Vroeger meenden de pelgrims overigens nog meer te zien dan nu. Pelgrims in de Byzantijnse tijd (324-640) begonnen de tocht op de plaats op de Olijfberg waar volgens de traditie de Messias en Zijn discipelen verblijf hielden. Ze liepen via Gethsémané aan de voet van de berg naar de Heilige Grafkerk. In de Sint-Sophia, de kerk die was gebouwd op het huis van Pilatus, konden bezoekers de stoel bewonderen waarop de stadhouder zelf gezeten had. De kerk ging verloren tijdens de invasie van de Perzen in het jaar 614.

In de achtste eeuw was de looproute weer anders. Pelgrims trokken via Gethsémané naar het huis van hogepriester Kajafas op de berg Sion, ten zuiden van de stad. In de Middeleeuwen bestonden er twee routes onder de Latijnse christenen. De reden van de onenigheid was dat de ene groep kerken bezat aan de ene kant, en de andere aan de andere zijde van de stad.

Geestelijke pelgrimage
Aan het begin van de vijftiende eeuw creëerden pelgrims symbolische afbeeldingen van het lijdensverhaal in hun eigen landen. Op deze wijze konden degenen die de reis naar het heilige land niet konden maken, de route toch meebeleven. Ook begonnen boeken te verschijnen over de lijdensweg. Op het titelblad van het in 1563 gepubliceerde boek van Jan van Paeschen valt te lezen: „Een devote maniere om gheestelyck Pelgrimagie te trecken tot den heylighen lande als te Jherusalem, Bethleem, ter Jordanen.” Van Paeschen was er zelf nooit geweest. Hij ging louter af op wat anderen hem vertelden. Zo kon hij gedetailleerd verslag doen van een reis die 365 dagen duurde en Leuven als beginpunt had. Op de 193e dag bereikt hij de tweede statie –het huis van de hogepriester Annas– en pas drie dagen later arriveert hij bij de derde statie – de plaats waar de Romeinen Christus gevangennamen.

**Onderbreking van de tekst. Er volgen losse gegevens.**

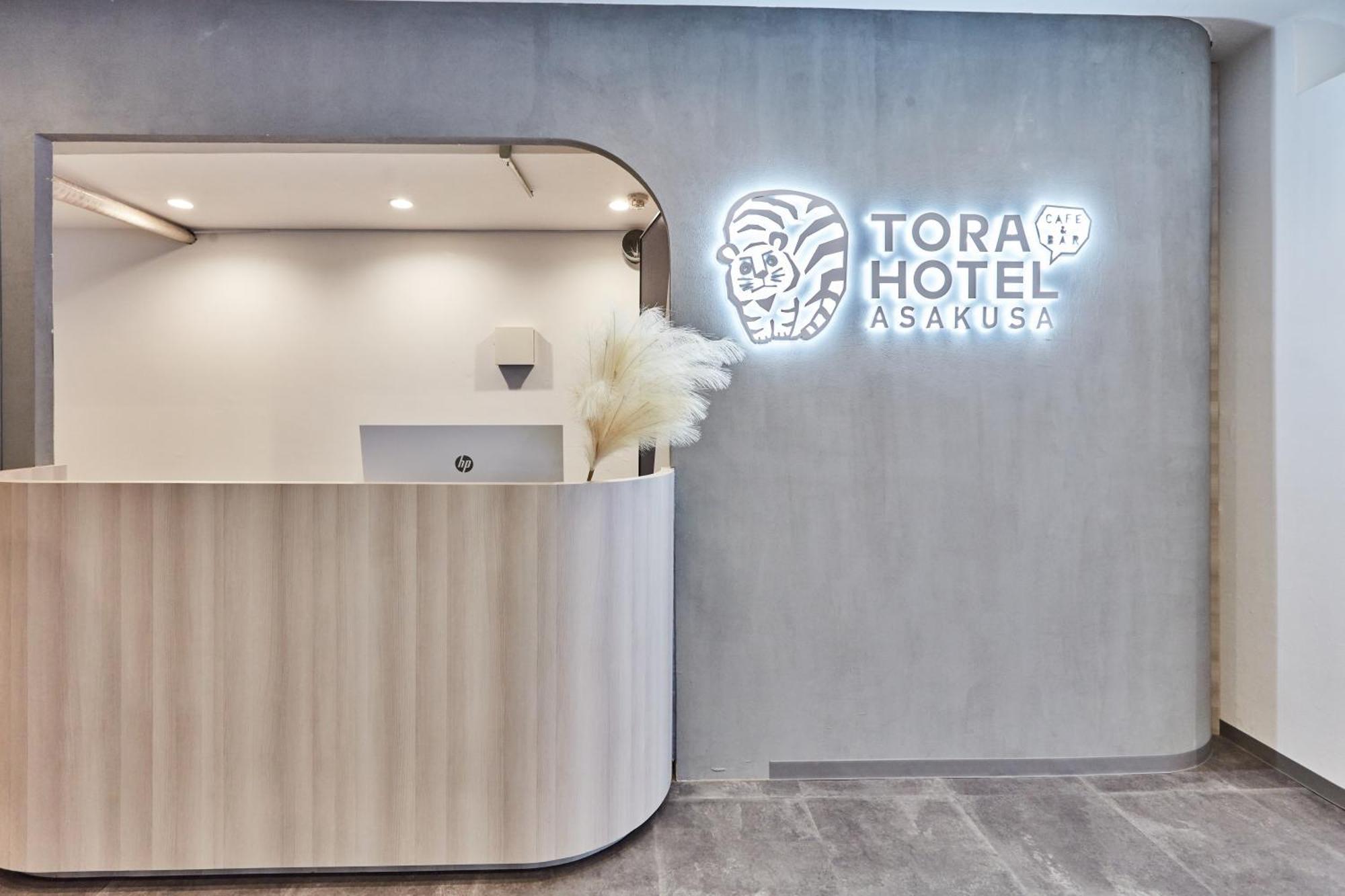 Tora Asakusa Auberge de jeunesse *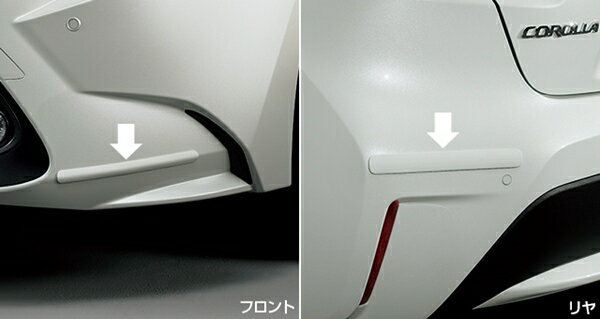 独創的 カローラ 純正 Zwe211 Zwe214 Zre212 Nre210 バンパープロテクター 1台分 パーツ トヨタ純正部品 オプション アクセサリー 用品 数量限定 特売 Mffertilidademasculina Com Br 独創的 カローラ 純正 Zwe211 Zwe214 Zre212 Nre210 バンパープロテクター 1台分 パーツ トヨタ純正部品 オプション アクセサリー 用品 数量限定 特売 Mffertilidademasculina Com Br
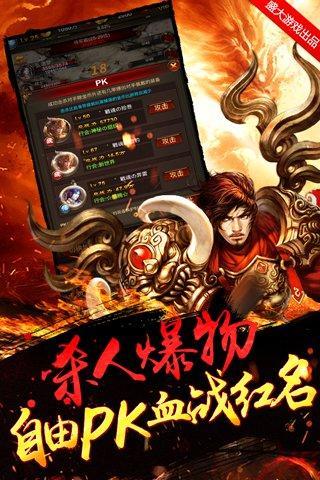 热血传奇合击私服最新版v1.85下载图3: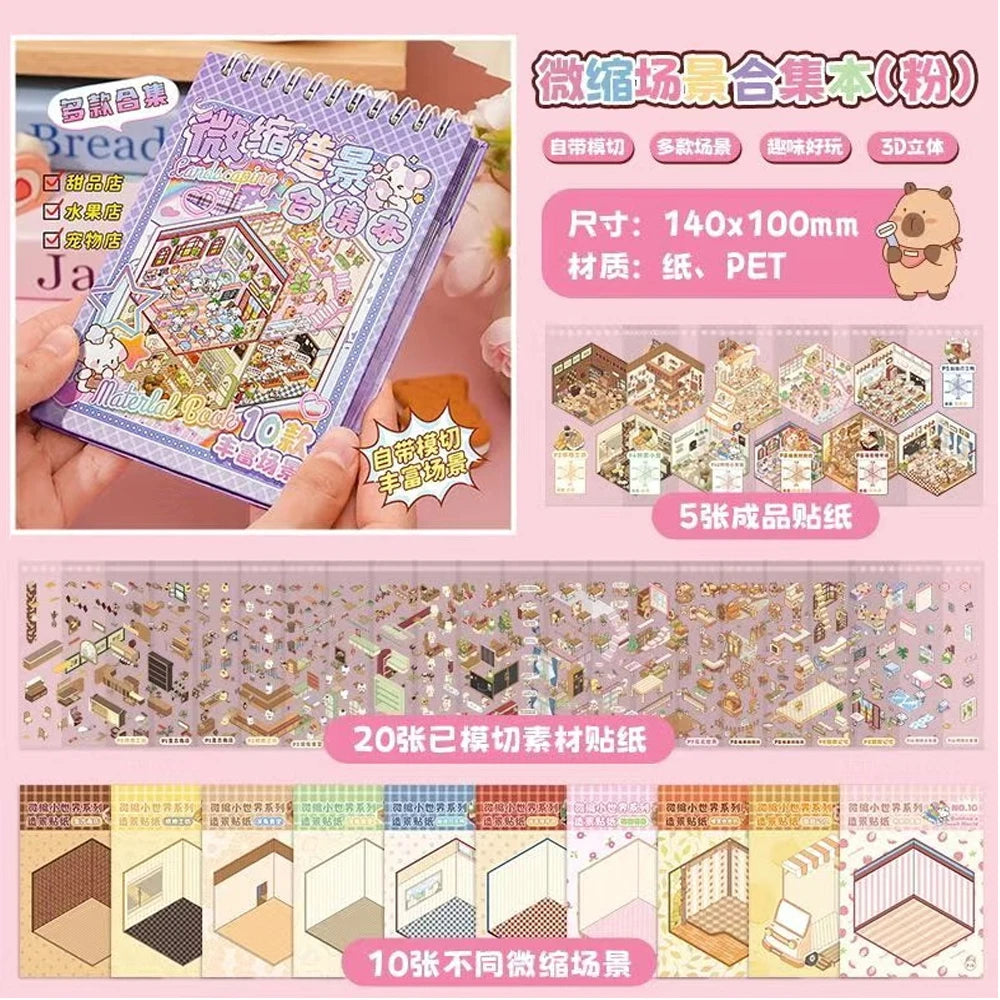 A colorful sticker book featuring 3D scene cartoons and building elements for crafting.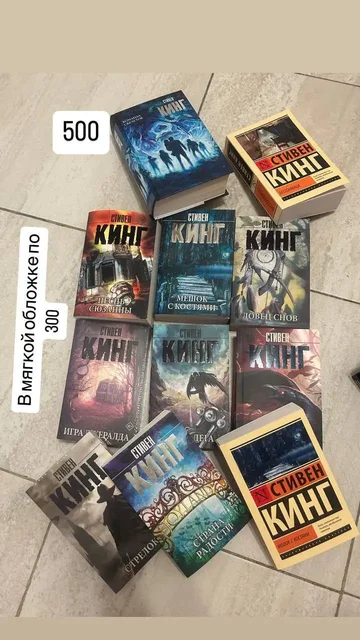 Продажа новых книг при закрытии магазина - Барахолка в Люберцы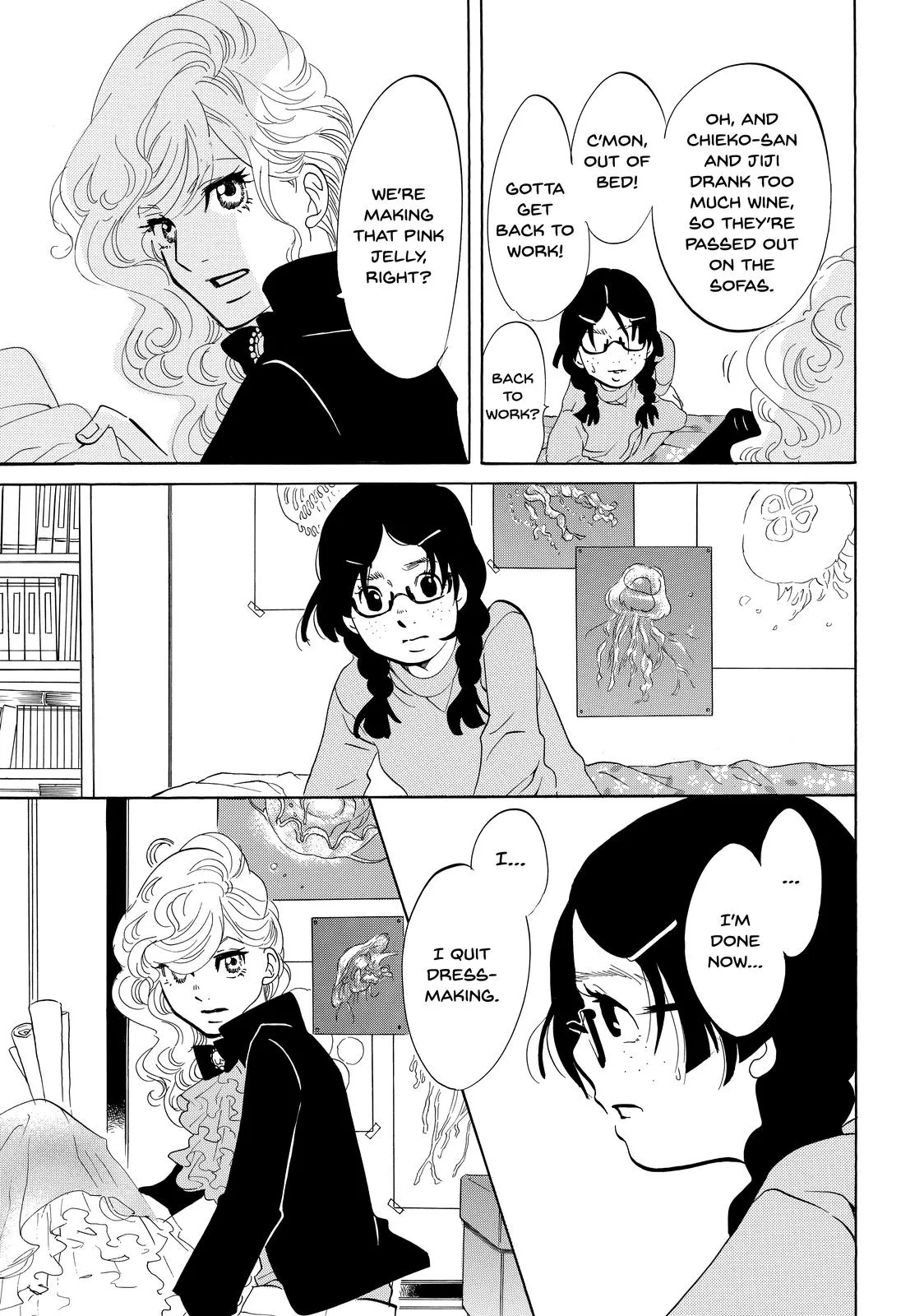 Read Princess Jellyfish (en) Manga Online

Het gevolg van de ”geestelijke pelgrimages” was dat er bepaalde voorstellingen werden gecreëerd. Als de pelgrims vervolgens wel in Jeruzalem kwamen, wensten ze dezelfde taferelen aan te treffen. Op deze wijze overwon de westerse traditie. De route kreeg de veertien staties die christenen in het Westen gewend waren in plaats van de acht die de bewoners van Jeruzalem kenden. De huidige route kwam in de achttiende eeuw vast te liggen. De Franciscanen standaardiseerden de veertien staties pas in de negentiende eeuw. De tegenwoordige veertien staties zijn (1) de plaats waar Jezus ter dood werd veroordeeld, (2) waar de Romeinen Hem het kruis oplegden (Ecce Homo), (3) waar Hij voor de eerste keer viel, (4) waar Hij Maria ontmoette, (5) waar de Romeinse soldaten Simon van Cyrene dwongen te helpen het kruis te dragen, (6) waar een vrouw –Veronica– met een doek de tranen van Zijn gezicht afveegde, (7) waar Hij voor de tweede keer viel, (8) waar Hij sprak tot de dochters van Jeruzalem, (9) waar Hij voor de derde keer viel, (10) waar de soldaten hem ontdeden van zijn kleed, (11) waar ze Hem kruisigden, (12) waar Hij aan het kruis stierf, (13) waar Zijn lichaam van het kruis werd genomen, (14) waar Zijn lichaam in het Graf werd gelegd.

De laatste vier staties bevinden zich in de Heilige Grafkerk. De evangeliën maken melding van negen van deze gebeurtenissen. De overigen vijf voorvallen zijn niet terug te vinden. Dat deert de pelgrims niet: wie zegt dat ze niet hebben plaatsgevonden? Bovendien ligt de waarde van de tocht in de voorstelling en de herleving. Daarom zal de Via Dolorosa nog lang een beroemde straat blijven.

Dit is de eerste aflevering van een serie artikelen over beroemde straten in het buitenland. Deze serie loopt de hele zomer door.